• **Registros de razonamiento basado en escenas**:
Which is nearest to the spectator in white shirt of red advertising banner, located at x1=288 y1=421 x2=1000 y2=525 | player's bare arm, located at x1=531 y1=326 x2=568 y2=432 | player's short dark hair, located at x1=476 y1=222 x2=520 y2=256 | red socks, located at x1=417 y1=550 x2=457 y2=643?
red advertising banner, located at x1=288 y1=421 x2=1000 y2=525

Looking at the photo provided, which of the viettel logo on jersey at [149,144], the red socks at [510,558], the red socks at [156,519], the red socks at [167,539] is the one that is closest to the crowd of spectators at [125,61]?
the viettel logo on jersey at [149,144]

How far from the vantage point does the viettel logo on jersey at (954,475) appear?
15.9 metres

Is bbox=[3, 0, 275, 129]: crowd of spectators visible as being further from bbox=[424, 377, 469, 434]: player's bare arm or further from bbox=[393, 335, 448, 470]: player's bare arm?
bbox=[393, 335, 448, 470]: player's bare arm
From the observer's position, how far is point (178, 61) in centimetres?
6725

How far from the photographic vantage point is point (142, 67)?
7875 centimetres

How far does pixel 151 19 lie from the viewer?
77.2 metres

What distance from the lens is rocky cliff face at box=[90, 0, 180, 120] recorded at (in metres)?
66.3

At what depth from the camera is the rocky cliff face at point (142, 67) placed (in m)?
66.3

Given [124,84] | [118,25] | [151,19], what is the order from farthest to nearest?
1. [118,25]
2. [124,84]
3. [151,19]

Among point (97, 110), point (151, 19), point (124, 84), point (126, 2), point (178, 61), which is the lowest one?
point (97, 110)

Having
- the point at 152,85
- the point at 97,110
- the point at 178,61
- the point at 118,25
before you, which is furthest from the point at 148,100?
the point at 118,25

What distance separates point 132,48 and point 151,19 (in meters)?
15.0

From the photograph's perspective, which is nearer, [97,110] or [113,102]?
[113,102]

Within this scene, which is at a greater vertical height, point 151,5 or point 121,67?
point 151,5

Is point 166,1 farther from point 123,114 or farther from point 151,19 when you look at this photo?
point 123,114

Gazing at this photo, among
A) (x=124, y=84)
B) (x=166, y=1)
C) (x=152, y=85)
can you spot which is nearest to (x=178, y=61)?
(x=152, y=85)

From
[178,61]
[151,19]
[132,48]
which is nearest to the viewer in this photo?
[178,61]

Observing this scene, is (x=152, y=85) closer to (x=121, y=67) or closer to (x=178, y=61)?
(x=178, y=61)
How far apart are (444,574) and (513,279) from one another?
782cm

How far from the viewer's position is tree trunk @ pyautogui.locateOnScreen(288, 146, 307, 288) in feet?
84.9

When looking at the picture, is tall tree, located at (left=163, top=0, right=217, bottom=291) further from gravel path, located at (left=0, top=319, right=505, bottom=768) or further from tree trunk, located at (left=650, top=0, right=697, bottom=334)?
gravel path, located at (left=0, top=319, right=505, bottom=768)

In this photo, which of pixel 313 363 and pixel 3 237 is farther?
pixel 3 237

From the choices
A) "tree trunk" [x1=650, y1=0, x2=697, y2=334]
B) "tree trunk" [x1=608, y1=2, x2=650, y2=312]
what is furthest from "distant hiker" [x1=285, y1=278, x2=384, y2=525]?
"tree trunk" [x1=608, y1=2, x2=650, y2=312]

--

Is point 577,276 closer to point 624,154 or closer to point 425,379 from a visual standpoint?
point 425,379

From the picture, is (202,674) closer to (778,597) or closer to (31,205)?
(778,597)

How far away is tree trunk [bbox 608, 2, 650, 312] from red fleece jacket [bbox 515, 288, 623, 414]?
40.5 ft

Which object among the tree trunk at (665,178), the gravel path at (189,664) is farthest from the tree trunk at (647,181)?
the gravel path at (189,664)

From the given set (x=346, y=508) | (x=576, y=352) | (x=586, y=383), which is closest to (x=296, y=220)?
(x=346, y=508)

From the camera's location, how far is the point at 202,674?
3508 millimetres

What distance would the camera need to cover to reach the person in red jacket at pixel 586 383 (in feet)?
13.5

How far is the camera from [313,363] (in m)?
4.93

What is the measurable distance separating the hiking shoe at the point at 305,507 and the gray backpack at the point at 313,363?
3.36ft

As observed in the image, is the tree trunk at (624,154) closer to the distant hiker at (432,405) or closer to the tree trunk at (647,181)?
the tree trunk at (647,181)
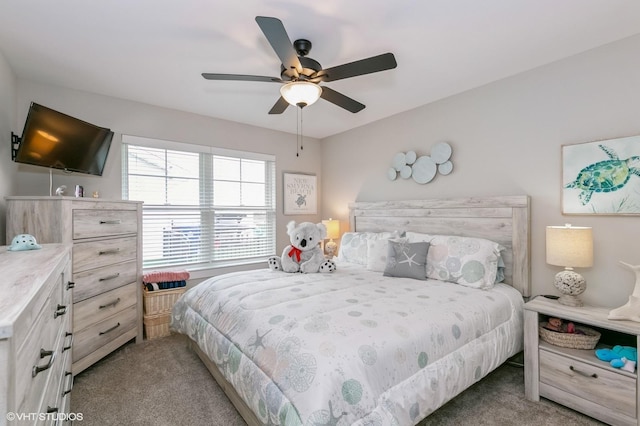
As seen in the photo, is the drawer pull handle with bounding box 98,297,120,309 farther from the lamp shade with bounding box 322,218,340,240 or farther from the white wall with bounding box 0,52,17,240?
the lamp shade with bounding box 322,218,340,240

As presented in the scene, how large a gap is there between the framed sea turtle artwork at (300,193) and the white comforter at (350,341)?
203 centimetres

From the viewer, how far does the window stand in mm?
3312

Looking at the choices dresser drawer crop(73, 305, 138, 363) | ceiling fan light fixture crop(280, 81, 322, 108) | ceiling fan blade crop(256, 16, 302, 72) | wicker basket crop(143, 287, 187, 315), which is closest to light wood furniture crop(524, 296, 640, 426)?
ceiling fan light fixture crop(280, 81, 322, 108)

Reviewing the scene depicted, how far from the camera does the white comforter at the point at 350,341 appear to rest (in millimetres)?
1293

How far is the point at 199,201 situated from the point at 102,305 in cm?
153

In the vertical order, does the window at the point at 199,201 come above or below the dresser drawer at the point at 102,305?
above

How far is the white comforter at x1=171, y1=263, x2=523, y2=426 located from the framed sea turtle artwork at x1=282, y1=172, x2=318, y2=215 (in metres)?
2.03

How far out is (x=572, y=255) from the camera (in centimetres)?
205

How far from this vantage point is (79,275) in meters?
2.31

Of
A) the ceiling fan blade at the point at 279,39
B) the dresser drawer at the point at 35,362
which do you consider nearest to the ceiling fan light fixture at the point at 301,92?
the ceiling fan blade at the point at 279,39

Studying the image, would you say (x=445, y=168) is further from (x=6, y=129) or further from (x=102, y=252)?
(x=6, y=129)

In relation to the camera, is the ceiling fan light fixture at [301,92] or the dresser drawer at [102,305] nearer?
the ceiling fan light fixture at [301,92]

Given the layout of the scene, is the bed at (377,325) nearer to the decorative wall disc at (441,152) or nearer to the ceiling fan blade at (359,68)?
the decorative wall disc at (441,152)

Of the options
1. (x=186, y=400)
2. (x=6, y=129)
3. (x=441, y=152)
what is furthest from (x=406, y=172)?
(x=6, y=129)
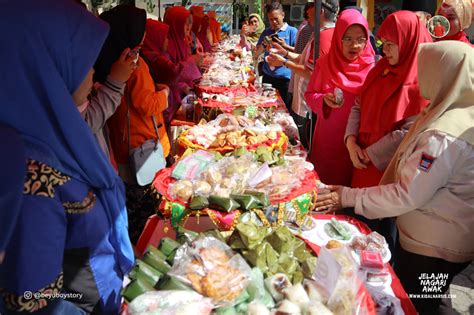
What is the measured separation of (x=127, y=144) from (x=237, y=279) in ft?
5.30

* * *

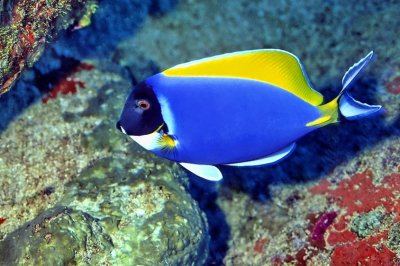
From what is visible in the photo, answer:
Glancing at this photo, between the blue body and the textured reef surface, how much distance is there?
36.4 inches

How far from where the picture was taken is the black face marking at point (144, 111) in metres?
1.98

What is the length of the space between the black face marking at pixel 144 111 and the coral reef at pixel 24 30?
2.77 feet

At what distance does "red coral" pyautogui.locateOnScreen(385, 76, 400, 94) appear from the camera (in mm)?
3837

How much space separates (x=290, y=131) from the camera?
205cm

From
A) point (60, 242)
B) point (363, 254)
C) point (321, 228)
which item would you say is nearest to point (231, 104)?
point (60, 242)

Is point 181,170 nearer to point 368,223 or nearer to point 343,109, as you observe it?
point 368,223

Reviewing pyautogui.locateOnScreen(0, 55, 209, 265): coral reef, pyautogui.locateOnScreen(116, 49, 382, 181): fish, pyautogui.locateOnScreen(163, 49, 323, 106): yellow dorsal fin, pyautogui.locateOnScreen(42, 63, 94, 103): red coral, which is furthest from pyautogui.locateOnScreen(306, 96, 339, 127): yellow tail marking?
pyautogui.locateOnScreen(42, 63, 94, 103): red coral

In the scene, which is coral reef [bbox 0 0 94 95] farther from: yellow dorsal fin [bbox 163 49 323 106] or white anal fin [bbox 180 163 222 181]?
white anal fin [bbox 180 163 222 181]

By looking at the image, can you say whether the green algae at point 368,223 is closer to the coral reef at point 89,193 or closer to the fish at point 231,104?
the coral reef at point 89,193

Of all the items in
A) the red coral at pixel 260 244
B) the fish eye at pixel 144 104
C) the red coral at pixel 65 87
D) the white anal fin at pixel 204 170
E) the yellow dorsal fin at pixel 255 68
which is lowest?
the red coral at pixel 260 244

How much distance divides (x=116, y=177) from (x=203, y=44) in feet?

• **Detalles del problema**: Cuenta cuántas líneas de los datos contienen la palabra "position". Responde solo con el número.

• **Respuesta a la tarea**: 2